Though “The Lost City of Z” predominantly takes place in Amazonia it opens in the throes of aristocracy amidst a British military fox hunt in the forests of Ireland. It is, after all, 1905, when the colonist British empire stretched so far that a boundless world would have nonetheless felt smugly reigned in, which this hunt evokes, so coordinated and regal and still firmly on the grounds of some well-to-do estate, as if the natural world is at Britain’s beck and call. Colonel Percy Fawcett (Charlie Hunnam) looks that imperious part as he bags the prize, confident doing so will earn him the promotion he craves, only to be reminded society’s underpinning is a good name, which his disgraced father long ago negated. So Fawcett seeks to restore his family legacy by turning his back on the disagreeable ordered world, assuming the task of mapping the uncharted border between Brazil and Bolivia, a journey not as much into colonist takeover as the mystic.
That journey begins when he is told to abort his mission. Rather than returning home, however, with his family name still sullied, Fawcett coordinates his own mission to find the source of the Rio Verde, a rafting adventure played less for thrills than slow-burning exhaustion. Not that the end is mere relief, because upon eventually reaching the headwaters he just sort of glides by his mammoth discovery, one which earns him acclaim back home, for another one, finding all manner of artifacts nearby, evidence, he insists, of an El Dorado-ish Lost City of Z, a legend his Amazonian guide has made sound true.
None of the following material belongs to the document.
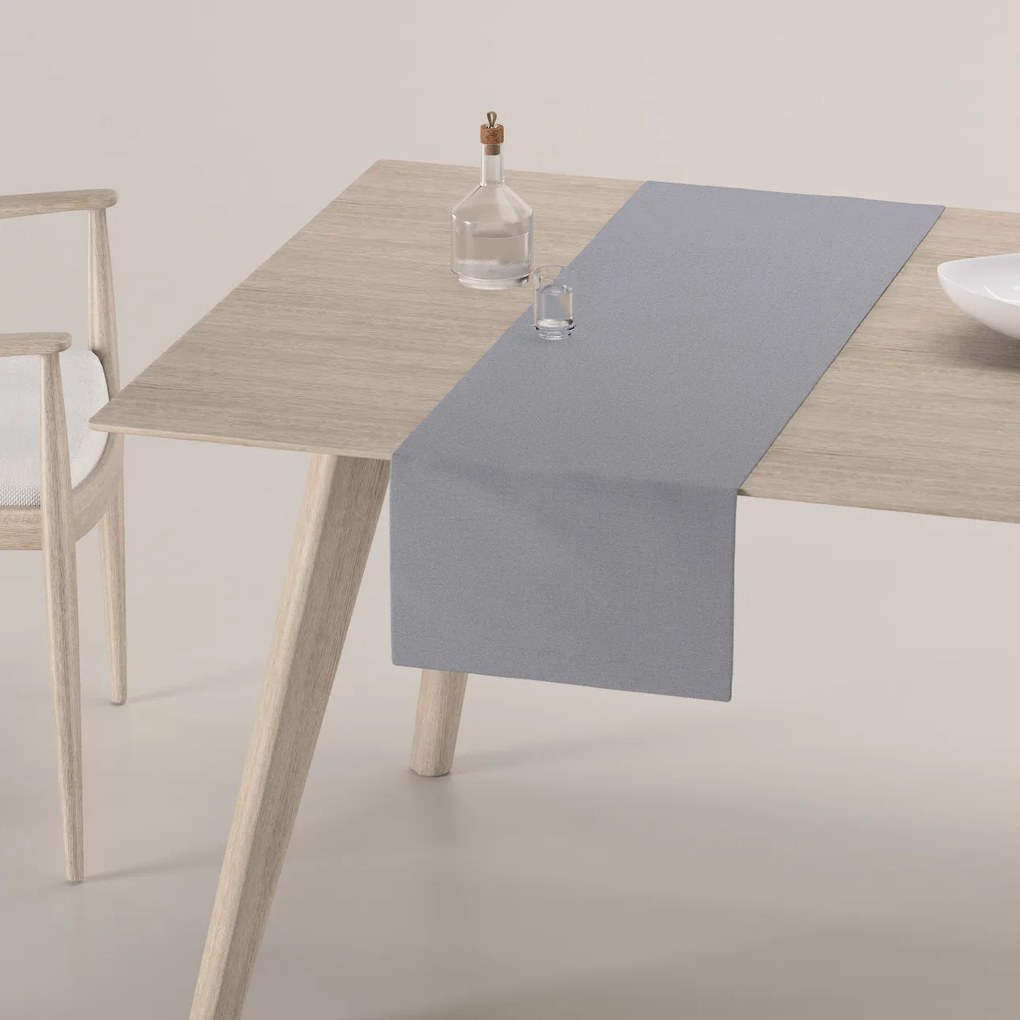 Bieżnik prostokątny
That lost city becomes his life’s work as he returns to the Amazon twice more to try and find it, first with a regular team in tow and then, a couple decades later, a team consisting of only him and his oldest boy Jack (Tom Holland as an adult), essentially conscripting his son in his legacy.
Fawcett’s pitch to return centers on the existence of an ancient advanced society he hopes to confirm, which naturally puts him at odds with the stuffy British elite convinced Amazonians were and are strictly savages. That marks Percy’s crusade as something akin to noble, though director James Gray is careful to distort that virtue. Indeed, every subsequent meeting with an Amazonian tribe is tempered by Fawcett hoping these people can shed light on Z, selfishness and selflessness blending, a paradox the movie itself has no desire to solve because it knows it can’t be. And Hunnam’s marvelous performance, such an exemplar of buttoned-up thirst, plays straight to this idea, never more than the address he makes to the Royal Geographic Society, a speechifying scene where he basks in so much newfound attention, evoking earnestness in his defense of the so-called savages but also hell bent on proving his wild claims true.
That impressive dimension is perhaps most brought to light in his home life, the subplot movies of this ilk typically pay little regard to but which Gray paints with great care. Though Fawcett’s wife Nina (Sienna Miller) is often stranded on the edge of the film, seeking a way in but barred from entering the boy’s club, Gray, given the era in which the film is set, makes this rote plot point the point – acutely seen during Percy’s speech when she is barred from entering the floor of the RGS, forcing to remain in the balcony. Though Nina deals with sexism, from her own husband even, played by Hunnam not with a vicious edge but an inborn sense of the way of the world, and confronts it, she is nonetheless consciously written at Percy’s most passionate supporter, pushing him ahead with attitude and words, quoting Kipling as a poetical means of inspiration, stressing the importance of life’s value found in the unknown. In a sense, she is her husband’s co-captain, just marooned on the home front, a depressing double standard that Miller brings home when Nina gives her blessing for Jack to join his father, conveying sadness at letting her son go and sadness that he gets to go.
In one astonishing shot, Gray evokes Nina’s longing in the family’s backyard, wherein the sound of wind rippling through a mass of shrubbery momentarily seems to transport the film somewhere else. You feel this too even during the film’s midpoint diversion into WWI where Fawcett served, allowing for an obligatory wartime re-enactment. Alas, this does not pulse with the same life force as the extended sequence’s concluding shot in which Fawcett lays in the dust and gas and sees a canopy of streaming light through trees, foreshadowing the film’s haunting final shot, not to be revealed, in which reality and fantasy blur, the overriding sensation of “The Lost City of Z.”
Though Fawcett’s quest seems readymade for a descent into Herzog-ian madness, Gray resists that route, becoming more wrapped up in the romanticism of his protagonist’s quest, much in the way that author David Grann did in his book on which the film is based. This is not the true life tale of Percy Fawcett; this is a tall tale told with wonder. The film’s denouement, in which Fawcett and his son’s voyage into the wild, never to return, has all the elements of tragedy only to forge an alternate route, beginning with a kind of ceremoniously elegiac trip to Amazonia, an in-advance hero’s welcome. Where once Fawcett’s trip down the Rio Verde was played for pain and suffering, here it is played for serenity, and that is what Hunnam evokes in Fawcett’s final moments on screen – serenity, not regret. In going out to try and find what he is looking for, “The Lost City of Z” intrinsically, movingly suggests that Fawcett has already found it.